◆ WRITTEN EXERCISE: Write the next part of the data masking guide, picking up right after its last line.

◆ PASSAGE PROVIDED:
_ _ _ _ _

Skip to content

Data masking

When you transform, transmit, or use data, you can configure data masking rules to reduce the exposure of sensitive data. This way, you can mitigate the risk of data breaches in an efficient manner.This topic describes how to use functions to mask sensitive data in various scenarios.

Scenario 1: Mask mobile phone numbers

  • Solution. To mask mobile phone numbers in log entries, you can use the regex_replace function.

  • example

    • Raw log entries

      iphone: 13012345678
    • DSL orchestration rule

      python
      e_set(
          "sec_iphone",
          regex_replace(v('iphone'),
          r"(\d{0,3})\d{4}(\d{4})",
          replace=r"\1****\2")
      )
    • Transformation result

      iphone: 13012345678
      sec_iphone: 130****5678

Scenario 2: Mask bank card information

  • Solution. To mask bank card information or credit card information in log entries, you can use the regex_replace function.

  • example

    • Raw log entries

      content: bank number is 491648411333978312 and credit card number is 4916484113339780
    • DSL orchestration rule

      python
      e_set(
          "bank_number",
          regex_replace(
                  v('content'),
                  r'([1-9]{1})(\d{11}|\d{13}|\d{14})(\d{4})',
                  replace=r"****\3"
          )
      )
    • Transformation result

      content: bank number is 491648411333978312 and credit card number is 4916484113339780
      bank_number: bank number is ****978312 and credit card number is ****9780

Scenario 3: Mask email addresses

  • Solution. To mask email addresses in log entries, you can use the regex_replace function.

  • example

    • Raw log entries

      content: email is twiss2345@aliyun.com
    • DSL orchestration rule

      python
      e_set(
          "email_encrypt",
          regex_replace(
                  v('content'),
                  r'[A-Za-z\d]+([-_.][A-Za-z\d]+)*(@([A-Za-z\d]+[-.])+[A-Za-z\d]{2,4})',
                  replace=r"****\2"
          )
      )
    • Processed data

      content: email is twiss2345@aliyun.com
      email_encrypt: email is ****@aliyun.com

Scenario 4: Mask AccessKey pairs

  • Solution. To mask AccessKey pairs in log entries, you can use the regex_replace function.

  • Example

    • Raw log entries

      content: ak id is rDhc9qxjhIhlBiyphP7buo5yg5h6Eq and ak key is XQr1EPtfnlZLYlQc
    • DSL orchestration rule

      python
      e_set(
          "akid_encrypt",
          regex_replace(v('content'),
          r'([a-zA-Z0-9]{4})(([a-zA-Z0-9]{26})|([a-zA-Z0-9]{12}))',
          replace=r"\1****")
      )
    • Transformation result

      content: ak id is rDhc9qxjhIhlBiyphP7buo5yg5h6Eq and ak key is XQr1EPtfnlZLYlQc
      akid_encrypt: ak id is rDhc**** and ak key is XQr1****

Scenario 5:IP 脱敏

  • 脱敏方法日志中包含 IP 信息,可同时运用 regex_replace 函数和 grok 函数,对 IP 地址进行正则捕获后而脱敏。

_ _ _ _ _

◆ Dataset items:
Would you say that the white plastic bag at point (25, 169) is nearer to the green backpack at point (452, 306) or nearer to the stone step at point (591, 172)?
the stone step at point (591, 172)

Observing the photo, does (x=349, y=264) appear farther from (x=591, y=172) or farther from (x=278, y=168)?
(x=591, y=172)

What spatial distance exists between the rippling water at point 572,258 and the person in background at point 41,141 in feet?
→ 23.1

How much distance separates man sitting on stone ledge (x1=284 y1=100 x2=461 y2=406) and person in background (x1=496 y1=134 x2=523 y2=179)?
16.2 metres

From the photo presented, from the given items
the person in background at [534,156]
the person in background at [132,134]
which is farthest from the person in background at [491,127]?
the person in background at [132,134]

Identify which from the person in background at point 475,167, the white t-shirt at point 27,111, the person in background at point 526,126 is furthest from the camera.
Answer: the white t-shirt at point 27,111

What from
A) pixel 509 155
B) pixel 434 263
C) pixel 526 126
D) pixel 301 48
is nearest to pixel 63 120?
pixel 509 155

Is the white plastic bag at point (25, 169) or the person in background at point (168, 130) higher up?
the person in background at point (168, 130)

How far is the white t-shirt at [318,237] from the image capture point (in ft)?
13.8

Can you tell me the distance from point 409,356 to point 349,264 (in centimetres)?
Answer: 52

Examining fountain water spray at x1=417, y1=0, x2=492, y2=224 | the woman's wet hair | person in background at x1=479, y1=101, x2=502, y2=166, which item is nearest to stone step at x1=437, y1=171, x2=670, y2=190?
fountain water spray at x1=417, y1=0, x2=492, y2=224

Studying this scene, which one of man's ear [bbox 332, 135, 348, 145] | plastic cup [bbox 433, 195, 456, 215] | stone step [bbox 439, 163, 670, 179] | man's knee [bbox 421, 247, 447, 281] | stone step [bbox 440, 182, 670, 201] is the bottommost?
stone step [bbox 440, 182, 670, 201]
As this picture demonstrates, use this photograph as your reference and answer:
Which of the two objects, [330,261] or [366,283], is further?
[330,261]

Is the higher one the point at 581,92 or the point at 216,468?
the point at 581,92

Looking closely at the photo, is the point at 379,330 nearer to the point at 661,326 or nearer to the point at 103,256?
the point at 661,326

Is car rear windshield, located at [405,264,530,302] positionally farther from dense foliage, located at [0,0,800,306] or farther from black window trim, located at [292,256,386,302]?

_ _ _ _ _

◆ WRITTEN REPLY:
  • Example

    • Raw log entries

      content: ip is 192.168.1.1
    • DSL orchestration rule

      python
      e_set(
          "ip_encrypt",
          regex_replace(
                  v('content'),
                  grok('(%{IP})'),
                  replace=r"****"
          )
      )
    • Transformation result

      content: ip is 192.168.1.1
      ip_encrypt: ip is ****

Scenario 6: Mask ID card numbers

  • Solution. To capture and mask ID card numbers in log entries, you can use the regex_replace function and the Grok function.

  • Example

    • Raw log entries

      content: Id card is 11010519491231002X
    • DSL orchestration rule

      python
      e_set(
          "id_encrypt",
          regex_replace(
                  v('id_card'content'),
                  grok('(%{CHINAID})'),
                  replace=r"\1****"
          )
      )
    • Transformation result

      content: Id card is 11010519491231002X
      id_encrypt: idcard is 110105****

Scenario 7: Mask URLs

  • Solution. To mask URLs in log entries, you can convert the URLs to plaintext and then use Base64 encoding and decoding functions to transcode the URLs.

  • Example

    • Raw log entries

      url: https://www.aliyun.com/sls?logstore
    • DSL orchestration rule

      python
      e_set("base64_url",base64_encoding(v("url")))
    • Transformation result

      url: https://www.aliyun.com/sls?logstore
      base64_url: aHR0cHM6Ly93d3cuYWxpeXVuLmNvbS9zbHM/bG9nc3RvcmU=

      Note To decode the value of the base64_url field, you can use the base64_decoding(v("base64_url")) function.

Scenario 8: Mask order numbers

  • Solution. To mask order numbers in log entries and prevent other users from decoding the order numbers, you can use the MD5 encoding function to encode the order numbers.

  • Example

    • Raw log entries

      orderId: 15121412314
    • DSL orchestration rule

      python
      e_set("md5_orderId",md5_encoding(v("orderId")))
    • Transformation result

      orderId: 15121412314
      md5_orderId: 852751f9aa48303a5691b0d020e52a0a

Scenario 9: Mask strings

  • Solution. To mask key characters or strings in log entries, you can use the str_translate function to configure mapping rules for the characters or strings.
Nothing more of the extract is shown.